The CTU, its parent union, the American Federation of Teachers (AFT), and its rival, the National Education Association (NEA), have abandoned anything but rhetorical opposition to the expansion of charter schools, which drain students, space and resources from traditional public schools. Having colluded with the Democratic Party and Republicans in the shutdown of public schools and mass layoffs of hundreds of thousands of teachers over the last decades, the unions see miserably paid charter school teachers as a new source of dues income.

After the 2008 financial crash, the AFT and NEA colluded with the Obama administration, which used the Race to the Top federal funding scheme to give cash strapped school districts a financial incentive to lift caps on charter schools. The number of students enrolled in charters nearly doubled under Obama.

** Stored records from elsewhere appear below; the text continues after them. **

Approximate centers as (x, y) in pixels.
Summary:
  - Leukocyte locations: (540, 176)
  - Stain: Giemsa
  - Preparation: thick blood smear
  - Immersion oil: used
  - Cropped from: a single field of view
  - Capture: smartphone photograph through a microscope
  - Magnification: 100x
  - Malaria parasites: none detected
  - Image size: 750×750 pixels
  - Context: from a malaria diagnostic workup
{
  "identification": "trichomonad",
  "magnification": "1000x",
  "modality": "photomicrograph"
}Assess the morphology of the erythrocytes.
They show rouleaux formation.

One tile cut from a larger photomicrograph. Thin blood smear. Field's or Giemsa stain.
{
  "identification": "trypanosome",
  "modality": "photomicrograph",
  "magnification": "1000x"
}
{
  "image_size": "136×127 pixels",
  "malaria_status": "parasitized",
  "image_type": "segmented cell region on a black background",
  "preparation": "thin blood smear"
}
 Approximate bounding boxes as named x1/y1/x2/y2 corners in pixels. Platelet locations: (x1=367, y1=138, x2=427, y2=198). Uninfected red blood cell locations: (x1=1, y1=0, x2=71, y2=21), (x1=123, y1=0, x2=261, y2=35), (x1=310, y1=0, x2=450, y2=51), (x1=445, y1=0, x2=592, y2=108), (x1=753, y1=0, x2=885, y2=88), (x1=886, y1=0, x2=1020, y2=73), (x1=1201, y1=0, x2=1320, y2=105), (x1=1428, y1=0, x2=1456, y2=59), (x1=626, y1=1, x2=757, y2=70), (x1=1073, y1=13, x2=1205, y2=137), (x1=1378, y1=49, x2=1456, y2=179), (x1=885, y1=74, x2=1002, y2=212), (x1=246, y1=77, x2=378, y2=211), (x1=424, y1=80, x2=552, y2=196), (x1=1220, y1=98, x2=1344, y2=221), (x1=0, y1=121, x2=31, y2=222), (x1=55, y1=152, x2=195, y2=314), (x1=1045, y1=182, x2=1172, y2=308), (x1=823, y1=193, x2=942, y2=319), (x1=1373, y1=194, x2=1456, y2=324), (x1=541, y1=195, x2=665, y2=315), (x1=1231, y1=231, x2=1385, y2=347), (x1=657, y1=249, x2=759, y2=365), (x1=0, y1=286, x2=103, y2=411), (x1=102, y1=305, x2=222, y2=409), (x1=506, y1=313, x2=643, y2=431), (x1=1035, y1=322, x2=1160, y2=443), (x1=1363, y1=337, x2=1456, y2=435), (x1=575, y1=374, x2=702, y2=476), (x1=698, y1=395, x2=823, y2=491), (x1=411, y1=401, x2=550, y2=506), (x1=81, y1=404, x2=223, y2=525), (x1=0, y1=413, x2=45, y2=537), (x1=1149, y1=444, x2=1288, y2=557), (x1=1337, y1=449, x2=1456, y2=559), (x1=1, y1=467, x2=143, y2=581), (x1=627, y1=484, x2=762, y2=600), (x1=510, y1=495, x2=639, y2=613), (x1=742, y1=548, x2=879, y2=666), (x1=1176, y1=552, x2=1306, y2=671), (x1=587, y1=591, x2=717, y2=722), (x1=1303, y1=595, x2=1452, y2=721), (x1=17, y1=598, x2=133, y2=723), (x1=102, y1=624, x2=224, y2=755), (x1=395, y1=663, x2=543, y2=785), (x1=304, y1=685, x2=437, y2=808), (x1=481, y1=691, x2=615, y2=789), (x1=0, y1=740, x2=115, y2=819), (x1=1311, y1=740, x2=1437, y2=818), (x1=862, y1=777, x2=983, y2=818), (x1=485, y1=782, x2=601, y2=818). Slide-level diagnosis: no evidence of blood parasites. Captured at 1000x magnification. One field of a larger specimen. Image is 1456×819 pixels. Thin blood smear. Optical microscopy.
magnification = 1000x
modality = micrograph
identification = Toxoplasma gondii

In 2012, 24,000 Chicago teachers struck against the corporate-driven “school reform” agenda and the demand of Mayor Rahm Emanuel, Obama’s former chief of staff, for the shutdown of scores of public schools. The CTU shut down and betrayed the strike, paving the way for the closure of 50 schools. In return, the teacher unions were given a green light to unionize the UNO Charter School Network, the state’s largest charter business, with the blessing UNO CEO Juan Rangel, a key political and financial backer of Emanuel. After Rangel was forced to resign over a corruption scandal over the misuse of state grant money, the UNO schools were rebranded as Acero.

The CTU president is Jesse Sharkey, a leading member of the International Socialist Organization (ISO), which has increasingly been integrated into the leadership of teacher unions in Los Angeles, Seattle and other cities. The ISO has played a chief role in trying to prop up the discredited teacher unions, providing union bureaucrats with left-sounding rhetoric about “social justice” and the “schools students deserve,” while they collaborate with the very same Democrats that are spearheading the attack on public education.

The CTU openly used the Acero strike as a backdrop for their endorsement of Cook County Democratic Party Chair and Cook County Board Chair Toni Preckwinkle, who is running for mayor. The union is carrying out the same cynical ploy in the CICS strike, using picketing teachers as extras in their campaign for Preckwinkle. Speaking from a CICS picket line last week, CTU vice president Stacy Davis Gates praised a recent Preckwinkle campaign ad, telling the Chicago Tribune, “You saw the commercial. She basically said she’s our tribe.”

If teachers are to fight the escalating attack on public education, including fighting for a 40 percent raise, a sharp reduction in class sizes and the conversion of all charters back to public schools, they will have to take the conduct of the struggle into their own hands. This means organizing rank-and-file committees across Chicago and suburban districts, which are independent of the unions and the Democratic Party, to unite with teachers in Denver, California and around the country, and other sections of workers, including autoworkers, UPS workers and Amazon workers. The vast improvement of public education and the eradication of poverty is inextricably linked with the development of a political movement of the working class to seize the fortunes of the super-rich, radically redistribute wealth, and carry out a socialist reorganization of economic and political life.